**Provided information**

[start]

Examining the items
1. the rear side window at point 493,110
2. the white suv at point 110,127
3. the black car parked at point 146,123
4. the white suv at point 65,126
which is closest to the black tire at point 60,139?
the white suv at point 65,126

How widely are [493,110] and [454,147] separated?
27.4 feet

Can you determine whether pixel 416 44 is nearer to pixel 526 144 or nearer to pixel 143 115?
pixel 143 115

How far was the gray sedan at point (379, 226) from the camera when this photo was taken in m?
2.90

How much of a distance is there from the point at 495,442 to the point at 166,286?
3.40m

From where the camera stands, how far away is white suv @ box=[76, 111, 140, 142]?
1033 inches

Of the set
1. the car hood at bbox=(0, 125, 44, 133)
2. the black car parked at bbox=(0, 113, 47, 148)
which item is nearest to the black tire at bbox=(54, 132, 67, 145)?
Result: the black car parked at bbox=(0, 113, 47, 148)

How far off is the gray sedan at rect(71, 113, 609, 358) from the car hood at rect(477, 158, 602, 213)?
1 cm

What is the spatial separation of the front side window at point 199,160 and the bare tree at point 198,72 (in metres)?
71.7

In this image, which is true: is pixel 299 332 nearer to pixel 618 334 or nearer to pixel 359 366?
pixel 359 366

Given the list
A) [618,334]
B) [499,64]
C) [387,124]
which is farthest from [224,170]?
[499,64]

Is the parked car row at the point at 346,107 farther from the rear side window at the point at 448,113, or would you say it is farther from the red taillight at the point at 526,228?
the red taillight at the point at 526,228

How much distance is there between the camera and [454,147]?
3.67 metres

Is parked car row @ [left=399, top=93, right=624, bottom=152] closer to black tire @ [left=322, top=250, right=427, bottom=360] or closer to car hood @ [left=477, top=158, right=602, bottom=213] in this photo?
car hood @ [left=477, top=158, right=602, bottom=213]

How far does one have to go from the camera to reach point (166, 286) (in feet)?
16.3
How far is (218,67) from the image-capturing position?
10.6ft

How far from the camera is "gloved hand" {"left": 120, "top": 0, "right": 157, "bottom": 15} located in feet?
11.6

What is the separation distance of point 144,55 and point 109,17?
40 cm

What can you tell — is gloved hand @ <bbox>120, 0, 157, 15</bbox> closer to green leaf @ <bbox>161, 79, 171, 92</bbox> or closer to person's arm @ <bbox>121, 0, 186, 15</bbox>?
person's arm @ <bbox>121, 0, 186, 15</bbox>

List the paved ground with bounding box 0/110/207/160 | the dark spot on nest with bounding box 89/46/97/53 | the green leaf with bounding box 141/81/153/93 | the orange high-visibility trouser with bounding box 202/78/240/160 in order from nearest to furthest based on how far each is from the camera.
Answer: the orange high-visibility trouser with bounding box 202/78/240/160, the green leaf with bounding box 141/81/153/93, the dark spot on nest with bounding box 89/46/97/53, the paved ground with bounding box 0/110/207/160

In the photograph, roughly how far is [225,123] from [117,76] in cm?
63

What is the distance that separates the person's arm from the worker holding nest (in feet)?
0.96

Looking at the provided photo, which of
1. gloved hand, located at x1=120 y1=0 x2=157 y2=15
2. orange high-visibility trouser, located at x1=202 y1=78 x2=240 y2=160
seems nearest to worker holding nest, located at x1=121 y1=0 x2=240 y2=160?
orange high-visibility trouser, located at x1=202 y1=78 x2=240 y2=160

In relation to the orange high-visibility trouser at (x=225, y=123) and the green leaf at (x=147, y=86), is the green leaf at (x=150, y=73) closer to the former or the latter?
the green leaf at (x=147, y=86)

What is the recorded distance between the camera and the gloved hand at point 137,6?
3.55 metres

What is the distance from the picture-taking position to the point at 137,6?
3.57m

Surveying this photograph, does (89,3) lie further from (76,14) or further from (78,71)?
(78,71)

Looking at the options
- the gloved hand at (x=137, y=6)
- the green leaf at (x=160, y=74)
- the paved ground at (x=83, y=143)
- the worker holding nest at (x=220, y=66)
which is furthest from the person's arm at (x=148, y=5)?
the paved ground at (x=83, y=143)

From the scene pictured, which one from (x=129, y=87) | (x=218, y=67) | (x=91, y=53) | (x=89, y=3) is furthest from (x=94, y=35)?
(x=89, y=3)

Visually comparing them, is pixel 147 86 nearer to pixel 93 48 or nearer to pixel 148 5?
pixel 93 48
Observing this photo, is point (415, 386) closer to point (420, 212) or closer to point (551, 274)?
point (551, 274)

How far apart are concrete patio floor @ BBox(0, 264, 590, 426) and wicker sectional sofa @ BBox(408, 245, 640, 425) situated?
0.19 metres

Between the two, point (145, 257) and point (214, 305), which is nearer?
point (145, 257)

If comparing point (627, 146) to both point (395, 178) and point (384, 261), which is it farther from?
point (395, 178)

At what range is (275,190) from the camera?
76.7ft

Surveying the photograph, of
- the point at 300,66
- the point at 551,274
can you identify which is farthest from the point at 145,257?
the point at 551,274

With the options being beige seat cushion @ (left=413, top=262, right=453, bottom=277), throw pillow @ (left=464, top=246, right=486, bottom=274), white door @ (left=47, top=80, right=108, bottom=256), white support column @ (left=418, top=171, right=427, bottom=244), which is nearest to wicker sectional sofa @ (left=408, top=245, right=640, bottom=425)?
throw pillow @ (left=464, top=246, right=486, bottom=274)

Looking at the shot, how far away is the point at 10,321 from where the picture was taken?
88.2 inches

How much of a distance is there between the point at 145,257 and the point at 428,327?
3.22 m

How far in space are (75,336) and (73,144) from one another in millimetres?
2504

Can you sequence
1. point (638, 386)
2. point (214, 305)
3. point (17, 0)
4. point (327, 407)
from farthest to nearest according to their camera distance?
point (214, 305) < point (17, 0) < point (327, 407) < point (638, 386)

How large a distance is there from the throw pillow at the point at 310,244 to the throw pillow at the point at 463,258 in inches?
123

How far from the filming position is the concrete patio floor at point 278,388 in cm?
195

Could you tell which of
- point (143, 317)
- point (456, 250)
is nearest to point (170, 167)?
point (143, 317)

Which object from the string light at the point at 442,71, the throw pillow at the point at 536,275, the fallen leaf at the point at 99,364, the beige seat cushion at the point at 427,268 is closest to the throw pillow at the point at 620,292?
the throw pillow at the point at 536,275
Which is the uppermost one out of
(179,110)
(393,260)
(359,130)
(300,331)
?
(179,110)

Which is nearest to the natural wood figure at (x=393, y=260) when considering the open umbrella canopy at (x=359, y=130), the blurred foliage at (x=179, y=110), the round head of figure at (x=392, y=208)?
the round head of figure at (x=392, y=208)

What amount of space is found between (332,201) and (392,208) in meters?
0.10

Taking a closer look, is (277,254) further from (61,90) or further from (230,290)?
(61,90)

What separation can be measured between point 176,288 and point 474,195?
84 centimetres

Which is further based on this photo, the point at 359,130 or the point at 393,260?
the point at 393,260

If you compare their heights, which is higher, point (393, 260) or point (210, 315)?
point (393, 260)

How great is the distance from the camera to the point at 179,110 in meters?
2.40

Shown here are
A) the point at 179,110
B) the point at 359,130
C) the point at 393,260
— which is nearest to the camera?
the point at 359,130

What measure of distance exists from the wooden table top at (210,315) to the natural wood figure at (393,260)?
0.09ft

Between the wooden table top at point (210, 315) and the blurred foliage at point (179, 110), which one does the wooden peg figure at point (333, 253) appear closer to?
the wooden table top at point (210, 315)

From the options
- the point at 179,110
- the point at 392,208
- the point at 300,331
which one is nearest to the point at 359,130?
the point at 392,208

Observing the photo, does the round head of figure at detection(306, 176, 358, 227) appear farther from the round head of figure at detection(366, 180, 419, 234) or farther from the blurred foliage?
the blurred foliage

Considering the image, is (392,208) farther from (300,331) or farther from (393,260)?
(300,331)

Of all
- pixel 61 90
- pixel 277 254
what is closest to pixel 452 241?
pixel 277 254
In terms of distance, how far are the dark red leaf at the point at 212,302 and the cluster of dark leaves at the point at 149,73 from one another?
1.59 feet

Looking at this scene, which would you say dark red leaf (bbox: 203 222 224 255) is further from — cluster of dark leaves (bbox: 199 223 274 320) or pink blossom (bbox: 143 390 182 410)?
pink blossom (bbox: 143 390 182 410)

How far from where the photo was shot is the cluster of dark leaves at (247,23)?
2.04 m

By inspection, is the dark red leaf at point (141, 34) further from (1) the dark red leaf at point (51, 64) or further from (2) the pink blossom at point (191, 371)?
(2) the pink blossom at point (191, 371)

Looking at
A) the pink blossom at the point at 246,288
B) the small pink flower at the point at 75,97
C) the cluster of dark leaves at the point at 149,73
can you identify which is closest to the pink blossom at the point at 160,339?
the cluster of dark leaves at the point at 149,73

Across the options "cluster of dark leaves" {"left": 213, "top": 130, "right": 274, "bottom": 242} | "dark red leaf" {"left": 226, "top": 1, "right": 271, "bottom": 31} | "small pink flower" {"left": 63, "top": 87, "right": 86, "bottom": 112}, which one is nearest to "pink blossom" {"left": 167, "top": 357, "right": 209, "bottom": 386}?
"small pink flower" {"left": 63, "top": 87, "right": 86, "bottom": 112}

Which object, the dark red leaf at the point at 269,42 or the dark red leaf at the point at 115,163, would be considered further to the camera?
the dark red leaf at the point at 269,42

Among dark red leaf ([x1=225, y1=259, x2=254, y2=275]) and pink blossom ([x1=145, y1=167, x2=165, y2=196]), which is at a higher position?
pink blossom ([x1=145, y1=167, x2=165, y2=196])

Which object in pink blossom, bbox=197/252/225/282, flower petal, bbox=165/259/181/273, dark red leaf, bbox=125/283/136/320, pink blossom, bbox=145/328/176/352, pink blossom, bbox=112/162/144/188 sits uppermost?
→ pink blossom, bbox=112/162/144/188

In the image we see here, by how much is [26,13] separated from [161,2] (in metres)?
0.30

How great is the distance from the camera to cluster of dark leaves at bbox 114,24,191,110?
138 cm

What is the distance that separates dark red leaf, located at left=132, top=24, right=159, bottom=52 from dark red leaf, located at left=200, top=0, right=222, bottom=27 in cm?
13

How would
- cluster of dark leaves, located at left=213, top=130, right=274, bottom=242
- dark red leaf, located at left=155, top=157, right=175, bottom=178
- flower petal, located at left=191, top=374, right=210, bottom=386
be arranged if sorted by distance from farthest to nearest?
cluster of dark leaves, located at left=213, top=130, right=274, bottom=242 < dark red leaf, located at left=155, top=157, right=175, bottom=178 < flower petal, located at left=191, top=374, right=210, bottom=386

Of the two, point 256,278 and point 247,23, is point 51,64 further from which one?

[end]

**Work to do**
Starting from the line with "Which object in" and ending with the final line of the data, quote every line exactly, both ends included.

**Full answer**
Which object in pink blossom, bbox=197/252/225/282, flower petal, bbox=165/259/181/273, dark red leaf, bbox=125/283/136/320, pink blossom, bbox=145/328/176/352, pink blossom, bbox=112/162/144/188 sits uppermost?
→ pink blossom, bbox=112/162/144/188

In the image we see here, by how much is [26,13] separated from [161,2] (in metres)?
0.30

How great is the distance from the camera to cluster of dark leaves at bbox 114,24,191,110?
138 cm

What is the distance that separates dark red leaf, located at left=132, top=24, right=159, bottom=52 from dark red leaf, located at left=200, top=0, right=222, bottom=27 in cm?
13

How would
- cluster of dark leaves, located at left=213, top=130, right=274, bottom=242
- dark red leaf, located at left=155, top=157, right=175, bottom=178
- flower petal, located at left=191, top=374, right=210, bottom=386
be arranged if sorted by distance from farthest to nearest?
cluster of dark leaves, located at left=213, top=130, right=274, bottom=242 < dark red leaf, located at left=155, top=157, right=175, bottom=178 < flower petal, located at left=191, top=374, right=210, bottom=386

Of the two, point 256,278 and point 247,23, is point 51,64 further from which one?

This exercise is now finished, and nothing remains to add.